The rescue and release of individual specimen is also part of our program. The Green turtle in the picture was purchased and released by our team in safer waters.
Visitors donations towards the purchase of caught turtles will save more turtles from the pot.
Day 8: Offshore Islets tours
All around Carriacou sprout several uninhabited islets of volcanic origin and coral cays, surrounded by reefs.
Each represents an interesting eco-system, with land and marine fauna, vegetation and intertidal zone action.
Sandy Island, perhaps the most visited cay, is extremely beautiful, but in dire need of protection.

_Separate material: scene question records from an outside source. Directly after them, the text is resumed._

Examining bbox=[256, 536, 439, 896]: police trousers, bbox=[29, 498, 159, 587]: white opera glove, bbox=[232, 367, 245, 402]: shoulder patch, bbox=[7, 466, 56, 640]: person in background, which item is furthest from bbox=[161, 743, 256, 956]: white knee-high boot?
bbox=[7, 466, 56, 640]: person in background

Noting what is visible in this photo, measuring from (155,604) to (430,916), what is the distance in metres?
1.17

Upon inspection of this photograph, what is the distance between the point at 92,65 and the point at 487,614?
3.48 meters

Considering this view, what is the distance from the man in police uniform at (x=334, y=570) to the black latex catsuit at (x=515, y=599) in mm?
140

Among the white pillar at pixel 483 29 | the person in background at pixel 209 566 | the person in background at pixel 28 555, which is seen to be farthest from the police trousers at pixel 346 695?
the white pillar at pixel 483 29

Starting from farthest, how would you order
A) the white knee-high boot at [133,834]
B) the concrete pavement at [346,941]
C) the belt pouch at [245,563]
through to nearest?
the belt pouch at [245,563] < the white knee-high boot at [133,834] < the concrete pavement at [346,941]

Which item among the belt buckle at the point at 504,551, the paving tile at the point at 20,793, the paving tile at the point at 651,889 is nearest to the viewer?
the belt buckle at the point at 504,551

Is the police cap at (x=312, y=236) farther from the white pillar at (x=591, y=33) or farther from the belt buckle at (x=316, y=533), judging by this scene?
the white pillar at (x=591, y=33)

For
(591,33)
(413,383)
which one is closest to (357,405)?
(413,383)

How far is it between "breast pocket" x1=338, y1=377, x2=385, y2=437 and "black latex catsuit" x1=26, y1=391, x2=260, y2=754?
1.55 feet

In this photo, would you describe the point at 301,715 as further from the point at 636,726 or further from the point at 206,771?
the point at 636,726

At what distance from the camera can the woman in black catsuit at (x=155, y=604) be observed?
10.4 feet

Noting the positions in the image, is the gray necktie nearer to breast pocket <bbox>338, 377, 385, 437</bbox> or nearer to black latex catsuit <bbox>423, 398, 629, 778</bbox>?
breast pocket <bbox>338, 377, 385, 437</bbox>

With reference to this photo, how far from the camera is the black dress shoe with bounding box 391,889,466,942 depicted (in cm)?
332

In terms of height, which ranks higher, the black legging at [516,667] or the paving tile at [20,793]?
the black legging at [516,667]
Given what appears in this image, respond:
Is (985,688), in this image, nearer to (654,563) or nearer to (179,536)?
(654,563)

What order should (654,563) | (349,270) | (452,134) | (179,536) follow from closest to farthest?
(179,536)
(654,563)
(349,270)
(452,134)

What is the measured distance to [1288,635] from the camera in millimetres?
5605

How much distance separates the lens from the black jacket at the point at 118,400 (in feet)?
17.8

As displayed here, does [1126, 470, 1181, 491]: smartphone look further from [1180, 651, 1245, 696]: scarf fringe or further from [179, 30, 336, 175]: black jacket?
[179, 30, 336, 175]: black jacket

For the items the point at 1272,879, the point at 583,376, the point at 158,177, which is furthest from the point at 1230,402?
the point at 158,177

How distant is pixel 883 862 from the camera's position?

A project for restoration and environmental management has been submitted for funding to international donors.
Jack Adam, Sandys different twin, is rarely visited but not less intriguing a volcanic crop with resilient vegetation. Several species of marine birds nest there.
Mabouya, with its shallow reef and steep rocks, has no easy approach. Thickly forested, it offers natural sanctuary to the bays numerous avian residents, as well as to lizards and iguanas.
White and Saline Island, South of Carriacou, exhibit tall pyroclastic volcanic plugs of recorded interest to the visiting geologist and naturalist.
On Saline Island there is a mangrove with a salt pond visited by incoming scientists.
A swim among the submerged roots of the mangroves will give you a glimpse of the multitude of juvenile fish, oysters and crustaceans sheltering there.
Large and Frigate Island are home to morocoi (red legged land tortoises), iguanas, wild goats and frigate birds.
Several islets can be explored in one day by sailing and by dinghy.
The sail to Isle de Ronde, near the submarine volcano Kickdem Jenny, is for the more adventurous only.